Task item
Look in the data below for the line that has "Notes on Essential", then print exactly every line from there through the line that has "Destination Wedding Ceremony", leaving pictures out.

*** Opening Raw data ***

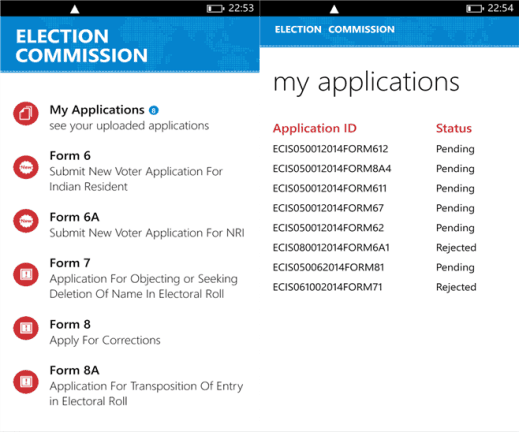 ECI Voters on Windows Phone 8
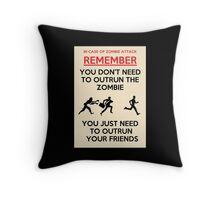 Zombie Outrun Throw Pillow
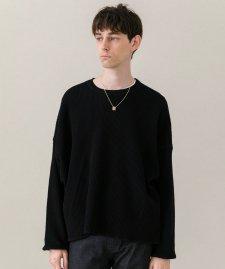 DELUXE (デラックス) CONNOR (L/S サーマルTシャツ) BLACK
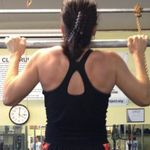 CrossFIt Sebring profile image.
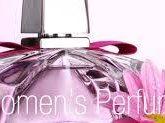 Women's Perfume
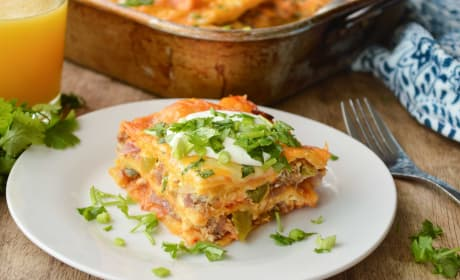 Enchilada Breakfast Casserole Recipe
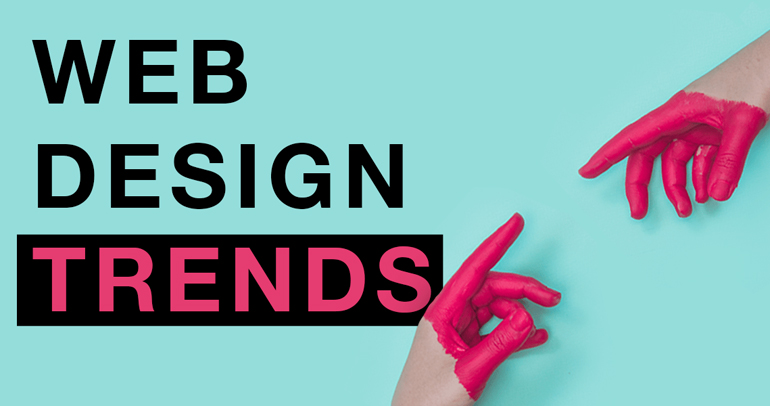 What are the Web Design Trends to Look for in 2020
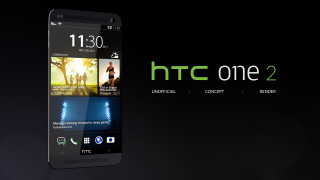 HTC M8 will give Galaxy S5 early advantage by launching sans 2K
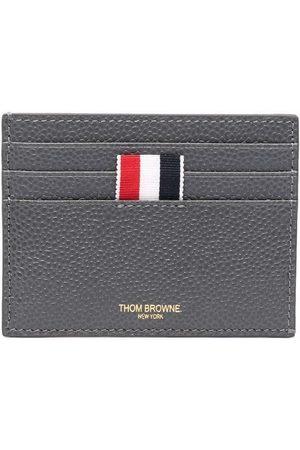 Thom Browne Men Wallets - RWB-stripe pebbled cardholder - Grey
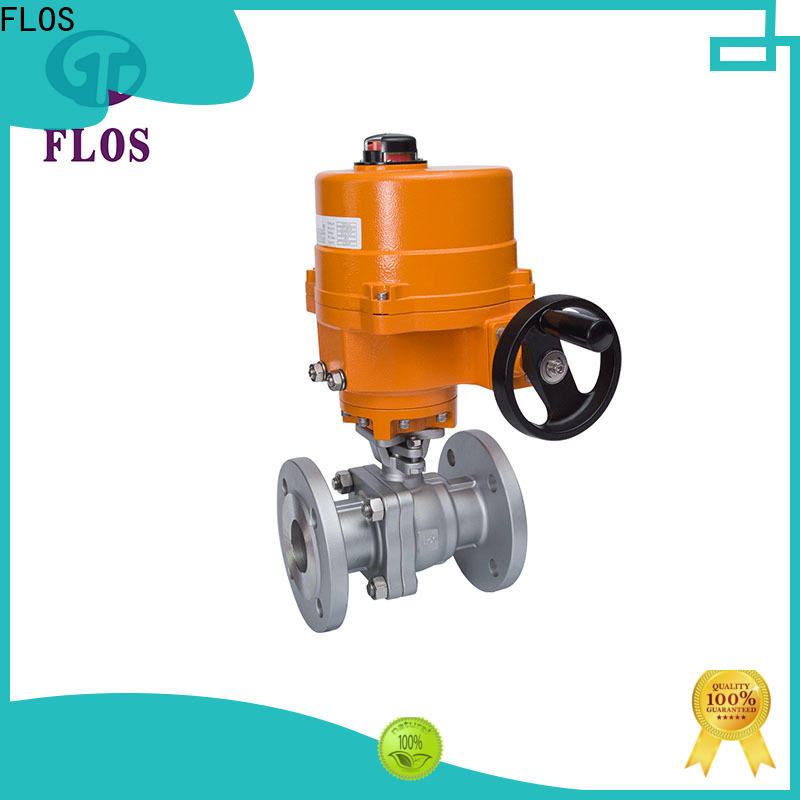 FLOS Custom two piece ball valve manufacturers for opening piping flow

*** Closing Raw data ***
*** Opening Raw data ***

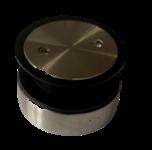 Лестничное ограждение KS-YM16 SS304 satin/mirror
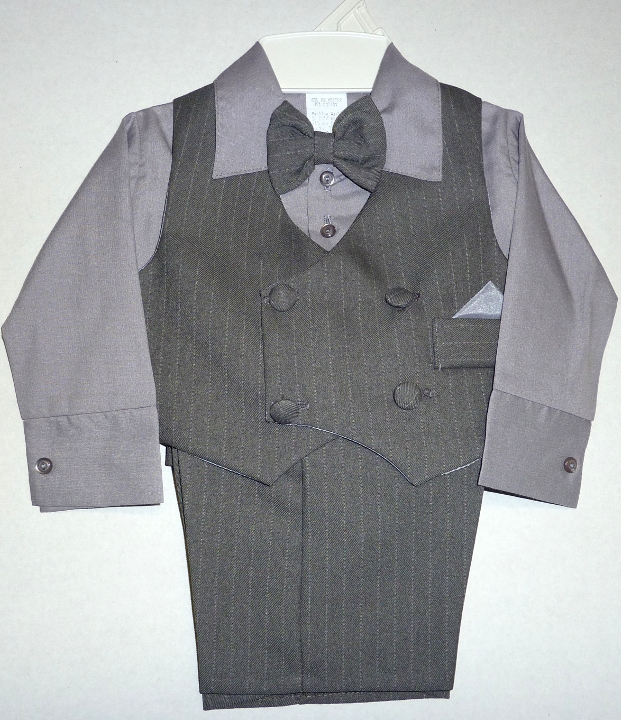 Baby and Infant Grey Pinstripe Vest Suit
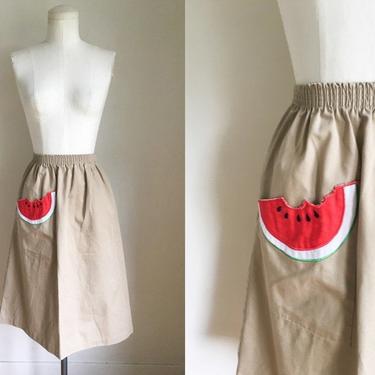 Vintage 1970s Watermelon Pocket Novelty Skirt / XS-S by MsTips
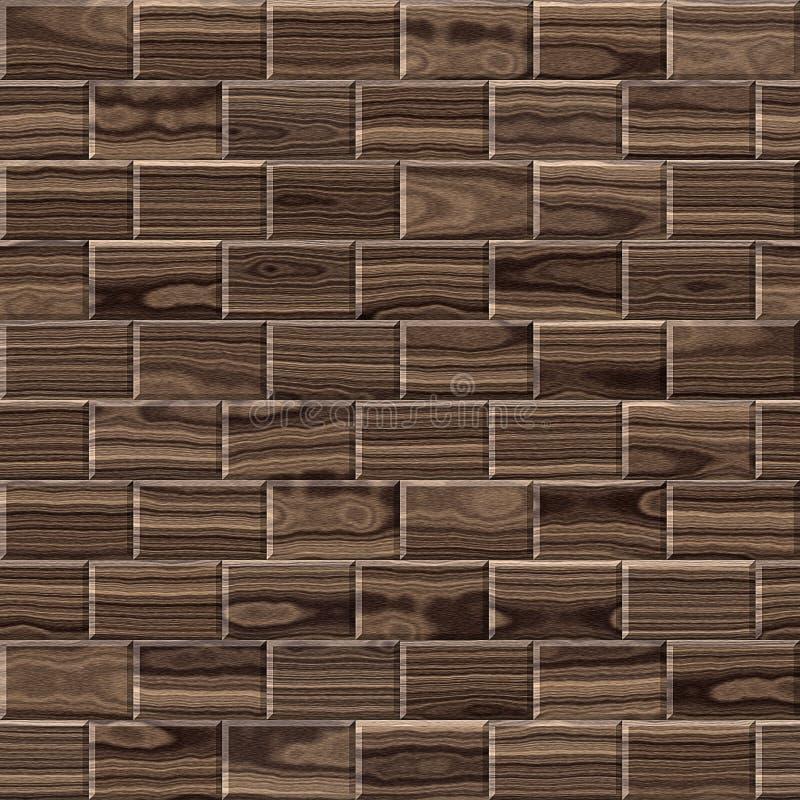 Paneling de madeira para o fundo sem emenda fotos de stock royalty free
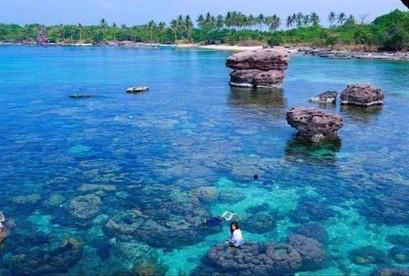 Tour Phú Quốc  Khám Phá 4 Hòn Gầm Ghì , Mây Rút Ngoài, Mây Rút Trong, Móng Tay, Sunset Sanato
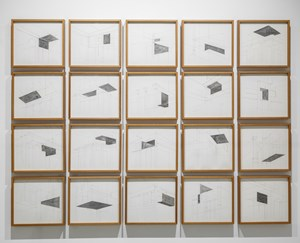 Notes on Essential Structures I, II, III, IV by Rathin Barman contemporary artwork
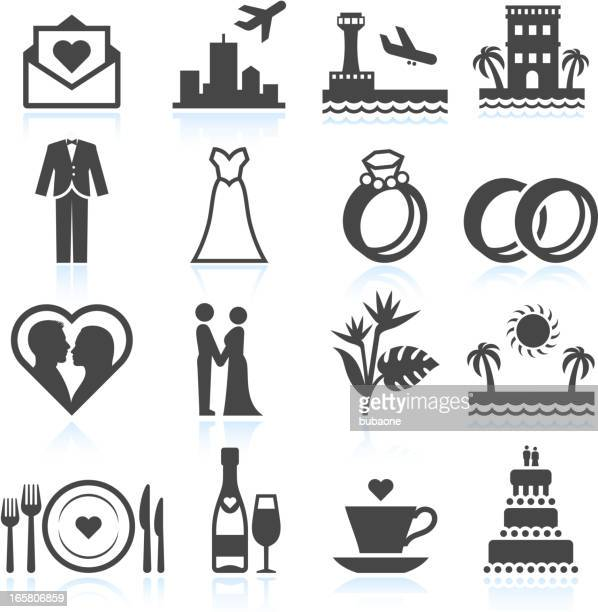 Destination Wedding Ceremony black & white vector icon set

*** Closing Raw data ***
*** Opening Raw data ***

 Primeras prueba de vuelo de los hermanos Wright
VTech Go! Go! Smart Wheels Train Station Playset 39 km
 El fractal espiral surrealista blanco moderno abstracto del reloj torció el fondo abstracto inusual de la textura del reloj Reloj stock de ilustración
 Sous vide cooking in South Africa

*** Closing Raw data ***

Reply
 Notes on Essential Structures I, II, III, IV by Rathin Barman contemporary artwork
 Destination Wedding Ceremony black & white vector icon set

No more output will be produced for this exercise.